-- begin Exercise material --
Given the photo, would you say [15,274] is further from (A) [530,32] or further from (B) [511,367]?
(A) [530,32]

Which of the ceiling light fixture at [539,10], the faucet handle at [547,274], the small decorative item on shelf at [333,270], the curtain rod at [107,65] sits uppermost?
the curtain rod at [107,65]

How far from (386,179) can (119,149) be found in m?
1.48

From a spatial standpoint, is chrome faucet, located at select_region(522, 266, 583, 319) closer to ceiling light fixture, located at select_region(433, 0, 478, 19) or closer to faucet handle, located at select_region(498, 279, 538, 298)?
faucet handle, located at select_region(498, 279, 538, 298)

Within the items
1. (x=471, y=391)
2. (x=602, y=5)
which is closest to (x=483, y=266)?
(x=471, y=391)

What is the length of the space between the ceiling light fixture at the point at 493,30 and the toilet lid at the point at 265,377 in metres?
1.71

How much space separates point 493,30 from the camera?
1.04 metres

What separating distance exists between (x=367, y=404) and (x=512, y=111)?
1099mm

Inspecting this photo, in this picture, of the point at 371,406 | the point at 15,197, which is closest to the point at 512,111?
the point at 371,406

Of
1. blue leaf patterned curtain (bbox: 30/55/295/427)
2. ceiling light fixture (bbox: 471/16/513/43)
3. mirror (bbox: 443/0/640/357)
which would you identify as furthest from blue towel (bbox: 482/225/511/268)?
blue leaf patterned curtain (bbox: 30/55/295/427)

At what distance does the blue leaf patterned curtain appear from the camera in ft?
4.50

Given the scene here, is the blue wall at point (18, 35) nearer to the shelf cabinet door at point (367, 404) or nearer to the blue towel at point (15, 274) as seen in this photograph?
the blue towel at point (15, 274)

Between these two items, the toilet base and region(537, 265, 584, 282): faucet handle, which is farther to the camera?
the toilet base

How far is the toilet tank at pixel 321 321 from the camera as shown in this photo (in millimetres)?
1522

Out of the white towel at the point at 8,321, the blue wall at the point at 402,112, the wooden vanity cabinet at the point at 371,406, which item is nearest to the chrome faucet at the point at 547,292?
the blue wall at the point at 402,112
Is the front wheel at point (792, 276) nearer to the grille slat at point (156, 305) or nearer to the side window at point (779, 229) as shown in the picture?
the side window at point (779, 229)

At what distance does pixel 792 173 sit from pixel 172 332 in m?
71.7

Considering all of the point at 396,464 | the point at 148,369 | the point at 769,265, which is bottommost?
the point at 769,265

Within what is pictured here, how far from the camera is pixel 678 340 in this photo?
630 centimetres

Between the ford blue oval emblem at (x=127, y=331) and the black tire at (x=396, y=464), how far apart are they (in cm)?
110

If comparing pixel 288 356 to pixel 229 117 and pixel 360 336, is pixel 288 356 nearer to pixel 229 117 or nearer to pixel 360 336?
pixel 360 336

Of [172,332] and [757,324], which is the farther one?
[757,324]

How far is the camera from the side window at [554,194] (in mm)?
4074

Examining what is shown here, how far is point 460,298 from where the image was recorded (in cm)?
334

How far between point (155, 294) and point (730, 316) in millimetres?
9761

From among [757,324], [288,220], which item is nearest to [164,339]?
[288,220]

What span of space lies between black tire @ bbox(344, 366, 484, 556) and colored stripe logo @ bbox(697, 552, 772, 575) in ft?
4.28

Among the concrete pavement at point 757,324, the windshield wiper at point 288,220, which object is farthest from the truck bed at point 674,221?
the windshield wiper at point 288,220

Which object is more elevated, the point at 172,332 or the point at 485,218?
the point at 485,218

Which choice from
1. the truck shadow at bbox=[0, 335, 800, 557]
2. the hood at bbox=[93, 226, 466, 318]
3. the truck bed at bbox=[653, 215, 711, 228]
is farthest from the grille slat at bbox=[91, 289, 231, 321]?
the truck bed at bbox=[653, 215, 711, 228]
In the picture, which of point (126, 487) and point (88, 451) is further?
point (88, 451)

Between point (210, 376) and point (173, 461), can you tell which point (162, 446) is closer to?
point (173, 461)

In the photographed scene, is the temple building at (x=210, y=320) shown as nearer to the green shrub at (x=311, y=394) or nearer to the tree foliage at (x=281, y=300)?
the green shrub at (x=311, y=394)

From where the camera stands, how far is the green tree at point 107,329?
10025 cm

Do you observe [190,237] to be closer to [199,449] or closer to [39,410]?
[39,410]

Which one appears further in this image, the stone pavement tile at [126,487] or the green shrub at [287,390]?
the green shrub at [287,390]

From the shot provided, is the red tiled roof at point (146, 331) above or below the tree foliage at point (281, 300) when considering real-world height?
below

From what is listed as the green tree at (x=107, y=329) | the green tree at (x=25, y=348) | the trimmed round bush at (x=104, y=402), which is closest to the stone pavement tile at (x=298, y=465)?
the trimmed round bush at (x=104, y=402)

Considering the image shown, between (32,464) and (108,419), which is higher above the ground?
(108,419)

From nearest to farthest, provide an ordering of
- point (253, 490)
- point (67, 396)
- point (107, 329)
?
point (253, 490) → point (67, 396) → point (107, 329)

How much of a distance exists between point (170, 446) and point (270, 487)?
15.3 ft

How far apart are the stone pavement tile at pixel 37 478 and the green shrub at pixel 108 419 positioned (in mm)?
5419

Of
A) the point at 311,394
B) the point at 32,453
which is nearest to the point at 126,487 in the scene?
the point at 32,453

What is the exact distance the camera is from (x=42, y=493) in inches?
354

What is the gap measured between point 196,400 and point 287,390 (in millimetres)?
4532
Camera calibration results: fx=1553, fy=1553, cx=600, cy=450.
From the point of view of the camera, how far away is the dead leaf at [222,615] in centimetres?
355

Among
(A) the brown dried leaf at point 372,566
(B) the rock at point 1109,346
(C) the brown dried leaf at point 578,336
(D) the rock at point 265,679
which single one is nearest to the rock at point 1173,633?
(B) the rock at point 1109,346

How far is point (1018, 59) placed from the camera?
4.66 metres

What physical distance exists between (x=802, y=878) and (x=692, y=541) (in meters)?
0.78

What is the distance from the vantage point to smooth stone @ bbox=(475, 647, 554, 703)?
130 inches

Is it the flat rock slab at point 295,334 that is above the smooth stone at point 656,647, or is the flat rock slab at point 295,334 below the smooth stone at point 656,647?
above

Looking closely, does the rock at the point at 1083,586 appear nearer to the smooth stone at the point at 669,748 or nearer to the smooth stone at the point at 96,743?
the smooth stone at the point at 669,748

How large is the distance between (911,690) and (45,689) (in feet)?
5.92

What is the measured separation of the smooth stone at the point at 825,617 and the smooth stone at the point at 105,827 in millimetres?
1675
-- end Exercise material --
▶ _Set problem_: Repeat the lines from the one containing "How much of" through the end of the listing, exactly and without any other lines; both ends are included.

▶ _Reply_:
How much of a distance exists between point (170, 446) and point (270, 487)?
15.3 ft

How far apart are the stone pavement tile at pixel 37 478 and the green shrub at pixel 108 419 positioned (in mm)?
5419

Of
A) the point at 311,394
B) the point at 32,453
which is nearest to the point at 126,487 in the scene?
the point at 32,453

What is the exact distance the camera is from (x=42, y=493) in inches?
354

What is the gap measured between point 196,400 and point 287,390 (in millimetres)?
4532
Camera calibration results: fx=1553, fy=1553, cx=600, cy=450.
From the point of view of the camera, how far away is the dead leaf at [222,615] in centimetres?
355

Among
(A) the brown dried leaf at point 372,566
(B) the rock at point 1109,346
(C) the brown dried leaf at point 578,336
(D) the rock at point 265,679
which single one is nearest to the rock at point 1173,633?
(B) the rock at point 1109,346

How far is point (1018, 59) placed from the camera?
4.66 metres

What physical distance exists between (x=802, y=878) and (x=692, y=541) (in meters)?
0.78

What is the distance from the vantage point to smooth stone @ bbox=(475, 647, 554, 703)?
130 inches

Is it the flat rock slab at point 295,334 that is above the smooth stone at point 656,647, or is the flat rock slab at point 295,334 below the smooth stone at point 656,647?
above

Looking closely, does the rock at the point at 1083,586 appear nearer to the smooth stone at the point at 669,748 or nearer to the smooth stone at the point at 96,743?
the smooth stone at the point at 669,748

How large is the distance between (911,690) and (45,689) (in feet)?
5.92

What is the measured separation of the smooth stone at the point at 825,617 and the smooth stone at the point at 105,827 in millimetres?
1675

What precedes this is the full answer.